You may also try an outdoor activity with your kids that includes water, such as gardening. Children often enjoy using the spray attachment on a hose and do not realize that they are helping with lawn work in the process!

3. Find Peace in Nature Watching

Special family moments do not have to be big and bold. When the weather is pleasant, there is not much better than relaxing in the sweet sunshine. Set up a tent (or drape a sheet over the tree or clothesline in your yard) to create a quiet outdoor oasis you and your child can enjoy together.

Your outdoor tent could provide shelter for cloud watching, bird spotting, stretching, yoga and more. Outside story time could also help foster your child’s love and appreciation for books. After the sun goes down, head back out to do a little stargazing.

Remember, parents deserve some quiet and uninterrupted “me time” to keep their stress and emotions in check, too. See positive affirmations for parents to help guide your mindfulness practice.

4. Enjoy an Outdoor Toy

Some toys were just meant for the outdoors. If you have a hard time getting your little one away from tech toys and their favorite games, entice them out the door with:

  • Sidewalk chalk
  • Bubble wand
  • Frisbee
  • Water balloons
  • Yard games

Do not get discouraged if your child needs different adaptations of these beloved outdoor toys in order to play comfortably. One Mom invented a sidewalk chalk holder called Walkie Chalk when she could not bend over to color after having a C-section. Toys like this are great for persons in a wheelchair, as well as parents and grandparents who cannot comfortably bend over for longer periods of time.

Do you have an outdoor toy recommendation or adaptation? Share your photos on social media with the hashtag #UnlimitedPlay.

5. Plant a Fragrant Garden

Gardening can help your child learn and practice a variety of skills, including sensory activation, fine motor development, family bonding, patience, responsibility, and planning and organizing. The added bonus? Your yard will appreciate it, too.

Take a trip to your local farmer’s market or home supply store to pick out seeds or buds. Let your child be involved in selecting what you will grow at home – for best results, read packaging or ask an associate if you need help choosing something that will flourish in your area’s climate and at the time of year you will be planting.

Note: Our sense of smell has a direct impact on the body’s nervous system and responses. Help your child build positive scent memories with fragrant plants, such as gardenia, mint and lavender.

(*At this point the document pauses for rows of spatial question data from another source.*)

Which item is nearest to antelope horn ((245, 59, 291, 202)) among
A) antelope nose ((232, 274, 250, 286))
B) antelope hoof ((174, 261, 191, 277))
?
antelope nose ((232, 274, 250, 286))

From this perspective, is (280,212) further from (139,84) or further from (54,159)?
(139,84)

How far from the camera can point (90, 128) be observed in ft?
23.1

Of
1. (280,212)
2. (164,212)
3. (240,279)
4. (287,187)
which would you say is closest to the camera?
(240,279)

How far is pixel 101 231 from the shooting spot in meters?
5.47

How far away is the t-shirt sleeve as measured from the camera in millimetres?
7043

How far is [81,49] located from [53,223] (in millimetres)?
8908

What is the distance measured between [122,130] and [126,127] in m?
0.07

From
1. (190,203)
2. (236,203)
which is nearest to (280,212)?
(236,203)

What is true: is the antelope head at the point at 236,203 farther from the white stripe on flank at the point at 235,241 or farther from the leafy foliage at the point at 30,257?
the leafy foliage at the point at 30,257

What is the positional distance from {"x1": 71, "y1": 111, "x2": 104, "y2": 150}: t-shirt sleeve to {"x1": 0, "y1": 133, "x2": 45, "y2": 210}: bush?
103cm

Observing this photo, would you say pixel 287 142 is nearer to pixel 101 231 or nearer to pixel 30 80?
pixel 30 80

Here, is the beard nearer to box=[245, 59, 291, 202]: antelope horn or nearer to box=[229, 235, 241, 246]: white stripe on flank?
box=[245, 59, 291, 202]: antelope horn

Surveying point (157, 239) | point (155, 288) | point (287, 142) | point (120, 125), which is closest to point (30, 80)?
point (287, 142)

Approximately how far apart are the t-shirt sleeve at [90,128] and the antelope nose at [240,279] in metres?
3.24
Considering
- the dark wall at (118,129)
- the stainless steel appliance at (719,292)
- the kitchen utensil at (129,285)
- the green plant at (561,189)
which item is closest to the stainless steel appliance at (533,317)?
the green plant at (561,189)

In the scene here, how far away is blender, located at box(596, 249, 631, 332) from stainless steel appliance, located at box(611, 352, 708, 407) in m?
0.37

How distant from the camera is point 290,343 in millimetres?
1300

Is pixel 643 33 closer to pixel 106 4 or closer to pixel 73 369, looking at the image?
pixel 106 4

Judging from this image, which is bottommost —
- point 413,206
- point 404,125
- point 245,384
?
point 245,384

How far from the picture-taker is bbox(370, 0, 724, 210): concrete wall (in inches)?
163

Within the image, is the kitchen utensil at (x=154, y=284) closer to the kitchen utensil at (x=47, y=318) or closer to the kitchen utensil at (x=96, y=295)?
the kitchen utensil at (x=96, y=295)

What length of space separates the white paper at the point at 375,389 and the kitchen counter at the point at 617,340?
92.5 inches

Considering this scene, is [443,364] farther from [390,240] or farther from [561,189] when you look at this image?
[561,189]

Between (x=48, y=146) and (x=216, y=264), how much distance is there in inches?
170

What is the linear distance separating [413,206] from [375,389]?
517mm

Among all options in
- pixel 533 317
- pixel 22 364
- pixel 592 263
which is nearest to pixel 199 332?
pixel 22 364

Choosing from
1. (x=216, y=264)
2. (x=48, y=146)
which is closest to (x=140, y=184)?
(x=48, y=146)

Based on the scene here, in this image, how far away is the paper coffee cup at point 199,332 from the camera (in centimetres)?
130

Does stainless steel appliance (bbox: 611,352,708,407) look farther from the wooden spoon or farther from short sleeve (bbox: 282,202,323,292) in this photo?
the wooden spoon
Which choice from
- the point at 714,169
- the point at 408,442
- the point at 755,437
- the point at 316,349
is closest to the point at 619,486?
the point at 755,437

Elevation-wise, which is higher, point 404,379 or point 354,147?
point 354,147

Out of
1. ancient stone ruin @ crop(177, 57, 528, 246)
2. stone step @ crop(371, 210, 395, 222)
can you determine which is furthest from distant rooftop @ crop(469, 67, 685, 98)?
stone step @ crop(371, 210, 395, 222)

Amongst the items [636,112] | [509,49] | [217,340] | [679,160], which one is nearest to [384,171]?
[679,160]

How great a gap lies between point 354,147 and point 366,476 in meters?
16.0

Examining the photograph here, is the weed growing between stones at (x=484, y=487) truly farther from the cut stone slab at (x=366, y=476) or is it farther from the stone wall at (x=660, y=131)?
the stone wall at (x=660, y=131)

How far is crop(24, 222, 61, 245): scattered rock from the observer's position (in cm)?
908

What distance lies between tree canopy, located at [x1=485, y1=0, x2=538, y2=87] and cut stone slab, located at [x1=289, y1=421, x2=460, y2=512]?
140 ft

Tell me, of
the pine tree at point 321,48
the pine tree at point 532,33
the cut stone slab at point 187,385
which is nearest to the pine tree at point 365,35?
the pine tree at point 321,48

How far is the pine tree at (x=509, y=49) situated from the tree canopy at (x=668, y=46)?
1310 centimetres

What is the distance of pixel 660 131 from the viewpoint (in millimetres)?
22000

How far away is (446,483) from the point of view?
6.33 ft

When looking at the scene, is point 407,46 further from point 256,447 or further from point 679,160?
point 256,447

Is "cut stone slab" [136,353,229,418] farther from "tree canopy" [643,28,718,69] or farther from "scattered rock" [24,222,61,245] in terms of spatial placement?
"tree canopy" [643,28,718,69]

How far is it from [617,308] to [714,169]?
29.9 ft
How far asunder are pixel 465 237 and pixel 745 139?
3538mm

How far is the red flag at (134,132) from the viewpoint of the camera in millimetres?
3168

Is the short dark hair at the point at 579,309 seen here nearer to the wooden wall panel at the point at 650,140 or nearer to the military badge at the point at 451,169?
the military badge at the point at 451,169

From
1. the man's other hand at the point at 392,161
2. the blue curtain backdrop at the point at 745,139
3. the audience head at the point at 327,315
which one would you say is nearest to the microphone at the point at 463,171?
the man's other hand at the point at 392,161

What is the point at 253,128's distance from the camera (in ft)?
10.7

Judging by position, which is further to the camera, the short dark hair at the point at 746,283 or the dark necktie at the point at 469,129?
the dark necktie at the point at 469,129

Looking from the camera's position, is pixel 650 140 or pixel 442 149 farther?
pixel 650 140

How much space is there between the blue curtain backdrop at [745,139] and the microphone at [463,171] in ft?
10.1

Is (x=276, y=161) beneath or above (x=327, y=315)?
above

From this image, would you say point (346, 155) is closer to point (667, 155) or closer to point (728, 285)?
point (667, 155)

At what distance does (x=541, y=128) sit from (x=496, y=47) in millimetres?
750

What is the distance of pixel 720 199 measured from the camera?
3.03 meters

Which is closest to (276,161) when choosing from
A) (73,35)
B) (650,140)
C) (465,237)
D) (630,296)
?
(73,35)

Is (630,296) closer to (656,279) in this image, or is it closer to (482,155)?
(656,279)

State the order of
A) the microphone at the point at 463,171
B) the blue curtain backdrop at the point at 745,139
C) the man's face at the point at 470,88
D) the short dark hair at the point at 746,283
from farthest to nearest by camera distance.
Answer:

6. Put Together a Sensory Bin

A simple plastic tub, storage bin or other large container can be transformed into a sensory bin with a few carefully selected items you may already have at home. Kids of all ages and abilities benefit from exposure to items that stimulate their senses: touch, smell, see, hear and taste.

Craft sites like Pinterest are full of suggestions for sensory bins. Some of our favorites for outdoor play include:

  • Dirty and Clean Bins – Fill one container with mud and water, and another with soap and water. Let your kids get their favorite toy figurines dirty in one bin, and then scrubbed clean with a sponge or brush in the other.
  • Icy Toy Bin – Freeze pool or bath toys in a bowl of water. Then, have your child pour warm water over the ice block until it melts and the toy is free.

No matter the outdoor activity, please remember to wear and reapply sunscreen, and try new things at a careful pace. Safety comes first!

Make a Playdate with Unlimited Play Playgrounds

Playgrounds provide an outlet for physical activity and social bonding that complement family bonding and playing at home. When you are ready to make an outing, bring your family to an Unlimited Play accessible playground.

Unlimited Play is a 501(c)(3) nonprofit organization that believes kids of all abilities should have access to playgrounds that are designed with inclusion in mind. As of 2019, Unlimited Play has built 25 inclusive playgrounds throughout the country to facilitate outdoor play for families who need it most.